THE REQUEST: Turn the entries into a CSV with the columns question_text and answer_text, starting at the line containing "How far must" and ending at the last entry, inclusive. Give one row per entry holding its text and its answer, each in a single quoted field with line breaks replaced by spaces.
===== RECORDS SUPPLIED
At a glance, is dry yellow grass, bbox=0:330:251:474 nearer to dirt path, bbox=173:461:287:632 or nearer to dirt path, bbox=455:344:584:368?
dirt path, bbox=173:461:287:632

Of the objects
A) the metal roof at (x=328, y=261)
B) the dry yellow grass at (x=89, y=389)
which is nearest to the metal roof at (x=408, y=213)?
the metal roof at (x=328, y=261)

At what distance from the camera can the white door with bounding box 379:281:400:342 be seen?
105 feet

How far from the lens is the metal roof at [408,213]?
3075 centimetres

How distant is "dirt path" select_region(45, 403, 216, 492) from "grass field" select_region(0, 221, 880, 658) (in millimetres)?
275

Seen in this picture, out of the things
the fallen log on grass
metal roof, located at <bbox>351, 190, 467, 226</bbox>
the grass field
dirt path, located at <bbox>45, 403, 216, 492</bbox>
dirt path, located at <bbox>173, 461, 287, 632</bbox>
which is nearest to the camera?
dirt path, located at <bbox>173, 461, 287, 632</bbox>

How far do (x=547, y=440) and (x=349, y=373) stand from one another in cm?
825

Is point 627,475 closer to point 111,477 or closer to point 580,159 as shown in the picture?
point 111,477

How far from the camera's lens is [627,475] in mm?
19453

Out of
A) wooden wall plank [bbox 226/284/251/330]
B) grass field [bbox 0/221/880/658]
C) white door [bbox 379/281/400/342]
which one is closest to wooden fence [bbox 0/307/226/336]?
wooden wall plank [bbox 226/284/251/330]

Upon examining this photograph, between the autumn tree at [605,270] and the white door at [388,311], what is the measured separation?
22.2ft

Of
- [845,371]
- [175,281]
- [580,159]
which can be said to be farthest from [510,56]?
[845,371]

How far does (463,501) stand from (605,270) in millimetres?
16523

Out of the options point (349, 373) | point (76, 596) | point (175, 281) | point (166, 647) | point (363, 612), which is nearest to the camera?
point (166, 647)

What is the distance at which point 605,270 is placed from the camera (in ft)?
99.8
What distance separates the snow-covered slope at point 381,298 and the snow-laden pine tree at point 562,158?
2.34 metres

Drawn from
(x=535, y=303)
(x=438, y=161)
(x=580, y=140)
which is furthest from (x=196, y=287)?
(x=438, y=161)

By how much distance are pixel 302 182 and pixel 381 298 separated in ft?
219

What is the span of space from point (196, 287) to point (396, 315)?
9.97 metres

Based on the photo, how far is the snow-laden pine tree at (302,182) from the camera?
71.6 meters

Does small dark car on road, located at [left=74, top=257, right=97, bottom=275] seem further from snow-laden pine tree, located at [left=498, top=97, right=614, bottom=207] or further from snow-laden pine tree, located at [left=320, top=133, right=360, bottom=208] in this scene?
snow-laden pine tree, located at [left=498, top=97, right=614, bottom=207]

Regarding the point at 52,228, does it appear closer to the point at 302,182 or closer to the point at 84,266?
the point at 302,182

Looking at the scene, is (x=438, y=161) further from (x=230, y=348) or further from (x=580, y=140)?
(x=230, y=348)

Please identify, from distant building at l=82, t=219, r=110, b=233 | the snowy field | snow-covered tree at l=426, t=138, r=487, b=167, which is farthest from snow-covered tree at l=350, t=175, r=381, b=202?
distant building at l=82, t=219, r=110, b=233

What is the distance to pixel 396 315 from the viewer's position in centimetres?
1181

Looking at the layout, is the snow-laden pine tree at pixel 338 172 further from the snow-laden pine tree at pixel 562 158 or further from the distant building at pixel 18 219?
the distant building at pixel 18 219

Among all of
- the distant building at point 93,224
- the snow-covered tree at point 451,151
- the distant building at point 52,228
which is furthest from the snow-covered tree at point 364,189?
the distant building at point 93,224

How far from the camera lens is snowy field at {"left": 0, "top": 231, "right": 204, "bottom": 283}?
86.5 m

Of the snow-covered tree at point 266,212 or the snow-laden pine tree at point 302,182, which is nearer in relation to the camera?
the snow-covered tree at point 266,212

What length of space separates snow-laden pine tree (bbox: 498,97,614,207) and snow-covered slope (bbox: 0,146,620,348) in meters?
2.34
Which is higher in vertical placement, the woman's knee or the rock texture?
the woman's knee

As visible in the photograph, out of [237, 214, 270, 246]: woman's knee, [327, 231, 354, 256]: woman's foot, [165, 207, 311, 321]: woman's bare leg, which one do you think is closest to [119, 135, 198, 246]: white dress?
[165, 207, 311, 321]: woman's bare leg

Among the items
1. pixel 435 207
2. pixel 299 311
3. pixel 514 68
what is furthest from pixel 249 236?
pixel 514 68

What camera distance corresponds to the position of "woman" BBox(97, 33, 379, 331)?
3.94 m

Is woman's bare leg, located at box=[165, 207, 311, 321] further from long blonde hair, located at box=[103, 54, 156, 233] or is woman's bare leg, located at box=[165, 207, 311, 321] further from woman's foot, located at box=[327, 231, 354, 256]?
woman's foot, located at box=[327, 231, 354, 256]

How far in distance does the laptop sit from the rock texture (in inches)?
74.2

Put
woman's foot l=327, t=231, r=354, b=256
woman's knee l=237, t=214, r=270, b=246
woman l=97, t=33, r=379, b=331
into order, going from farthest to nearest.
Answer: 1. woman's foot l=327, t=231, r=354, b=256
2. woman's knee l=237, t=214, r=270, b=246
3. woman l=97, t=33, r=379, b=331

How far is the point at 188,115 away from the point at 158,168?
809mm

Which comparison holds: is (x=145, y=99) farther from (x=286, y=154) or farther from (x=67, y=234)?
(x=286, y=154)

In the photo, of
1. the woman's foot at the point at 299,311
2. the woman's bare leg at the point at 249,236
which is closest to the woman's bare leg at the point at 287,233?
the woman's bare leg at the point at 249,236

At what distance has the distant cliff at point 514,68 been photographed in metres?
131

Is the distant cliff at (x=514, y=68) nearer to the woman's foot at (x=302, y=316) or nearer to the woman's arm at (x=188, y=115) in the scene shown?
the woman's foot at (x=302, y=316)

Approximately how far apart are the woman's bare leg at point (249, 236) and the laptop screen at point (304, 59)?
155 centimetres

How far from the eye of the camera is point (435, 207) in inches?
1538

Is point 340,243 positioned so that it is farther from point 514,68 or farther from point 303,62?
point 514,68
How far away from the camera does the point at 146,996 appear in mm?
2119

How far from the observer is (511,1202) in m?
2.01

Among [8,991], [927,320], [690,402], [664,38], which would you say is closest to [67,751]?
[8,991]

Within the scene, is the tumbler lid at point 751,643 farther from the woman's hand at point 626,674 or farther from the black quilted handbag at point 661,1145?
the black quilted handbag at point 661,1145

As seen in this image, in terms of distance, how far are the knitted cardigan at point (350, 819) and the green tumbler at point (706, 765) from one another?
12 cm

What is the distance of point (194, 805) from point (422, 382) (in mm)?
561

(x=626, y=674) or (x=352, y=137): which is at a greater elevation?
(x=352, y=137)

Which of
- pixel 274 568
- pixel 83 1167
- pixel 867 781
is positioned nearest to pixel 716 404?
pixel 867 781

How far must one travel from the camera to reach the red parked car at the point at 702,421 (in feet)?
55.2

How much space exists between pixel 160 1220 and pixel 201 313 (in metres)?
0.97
==========
EXPECTED ANSWER:
question_text,answer_text
"How far must one travel from the camera to reach the red parked car at the point at 702,421 (in feet)?","55.2"
"How much space exists between pixel 160 1220 and pixel 201 313 (in metres)?","0.97"